Assistant Examiner: Schor; Kenneth M.
Attorney, Agent or Firm: Flehr, Hohbach, Test, Albritton
& Herbert
Parent Case Text
This is a division, of application Ser. No. 643,096 filed Dec. 22,
1975 now U.S. Pat. No. 4,022,119.
Claims
What is claimed is:
1. In a method for simultaneously carbonating and cooling an
aqueous liquid, the steps of
a. containing a body of aqueous liquid in an upright carbonating
column having a heat conductive wall,
b. supplying aqueous liquid from a stream of aqueous liquid to be
carbonated into the bottom region of said carbonating column,
c. injecting liquid carbon dioxide into the bottom region of said
carbonating column and thus carbonating and cooling the liquid from
said stream,
d. overflowing cooled carbonated liquid from the top region of said
carbonating column,
e. passing said overflowing carbonated aqueous liquid downwardly
through a channel around said carbonating column extending
downwardly to the level of the bottom of said heat conductive wall,
to further cool the carbonated aqueous liquid in said channel by
heat transfer across said heat conductive wall.
2. The method of claim 1 in which said liquid carbon dioxide is
injected into said aqueous liquid stream prior to being supplied
into said aqueous liquid body.
3. The method of claim 1 together with the step of
f. withdrawing aqueous liquid from said stream of aqueous liquid to
be carbonated, directing the withdrawn aqueous liquid in a bypass
stream to the upper portion of the aqueous liquid body, and
intermixing the aqueous liquids prior to overflowing to dissolve
ice crystals which float on the aqueous liquid body.
4. The method of claim 3 in which in step (f) the bypass stream is
sprayed downwardly onto the top of the aqueous liquid body.
5. The method of claim 1 in which said overflowing aqueous liquid
flows through a screen prior to passing into said channel, said
screen being of a size to restrain ice crystals floating on the
aqueous liquid body.
6. The method of claim 1 in which the aqueous liquid flowing in the
stream to be carbonated is at ambient temperature.
7. The method of claim 1 together with the step of
g. injecting gaseous carbon dioxide into the stream to be
carbonated prior to passage of the same into the aqueous liquid
body.
------------------------------------------------------------
◆ **Work instructions**
1. Repeat the patent claims from "2. The method" to "said aqueous liquid body.", switching "injected" to "introduced".
2. In the patent claims, at what temperature is the aqueous liquid flowing in the stream to be carbonated, according to claim 6?
3. Decide whether each statement agrees with the patent claims, and back each answer with the deciding words quoted from them.
(a) In claim 4, the bypass stream is sprayed upward from below the aqueous liquid body.
(b) The channel around the carbonating column extends down to the level of the bottom of the heat conductive wall.
(c) In claim 5, the screen is sized to restrain ice crystals floating on the aqueous liquid body.
------------------------------------------------------------
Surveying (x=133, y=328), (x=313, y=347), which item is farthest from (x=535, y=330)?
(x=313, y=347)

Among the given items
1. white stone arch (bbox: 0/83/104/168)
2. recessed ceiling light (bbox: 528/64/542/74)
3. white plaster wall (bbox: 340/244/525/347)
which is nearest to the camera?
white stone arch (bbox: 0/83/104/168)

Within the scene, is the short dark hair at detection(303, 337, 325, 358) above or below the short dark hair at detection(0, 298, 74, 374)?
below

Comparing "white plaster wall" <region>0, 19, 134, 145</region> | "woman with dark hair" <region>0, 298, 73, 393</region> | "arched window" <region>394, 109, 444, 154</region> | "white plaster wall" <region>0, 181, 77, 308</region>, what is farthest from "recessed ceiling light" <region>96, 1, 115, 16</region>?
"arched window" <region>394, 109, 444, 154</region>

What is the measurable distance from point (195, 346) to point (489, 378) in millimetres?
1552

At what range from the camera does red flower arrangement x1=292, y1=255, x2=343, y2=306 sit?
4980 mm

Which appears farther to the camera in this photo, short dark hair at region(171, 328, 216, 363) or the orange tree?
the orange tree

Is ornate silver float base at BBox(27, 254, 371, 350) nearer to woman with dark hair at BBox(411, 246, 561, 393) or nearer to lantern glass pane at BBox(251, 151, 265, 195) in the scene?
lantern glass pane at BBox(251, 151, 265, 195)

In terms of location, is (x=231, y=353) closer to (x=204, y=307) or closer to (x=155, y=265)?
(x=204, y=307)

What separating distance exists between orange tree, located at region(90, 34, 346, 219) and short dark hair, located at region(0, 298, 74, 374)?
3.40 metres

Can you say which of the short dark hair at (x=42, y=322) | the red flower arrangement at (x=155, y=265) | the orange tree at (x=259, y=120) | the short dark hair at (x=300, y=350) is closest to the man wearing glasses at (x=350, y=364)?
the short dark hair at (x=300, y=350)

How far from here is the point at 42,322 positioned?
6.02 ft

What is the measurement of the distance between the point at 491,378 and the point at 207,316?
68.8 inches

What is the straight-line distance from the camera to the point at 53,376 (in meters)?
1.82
------------------------------------------------------------
◆ **Solutions per task**
1.
2. The method of claim 1 in which said liquid carbon dioxide is
introduced into said aqueous liquid stream prior to being supplied
into said aqueous liquid body.

2. Ambient temperature.

3.
(a) No: "the bypass stream is sprayed downwardly onto the top of the aqueous liquid body"
(b) Yes: "extending downwardly to the level of the bottom of said heat conductive wall"
(c) Yes: "said screen being of a size to restrain ice crystals floating on the aqueous liquid body"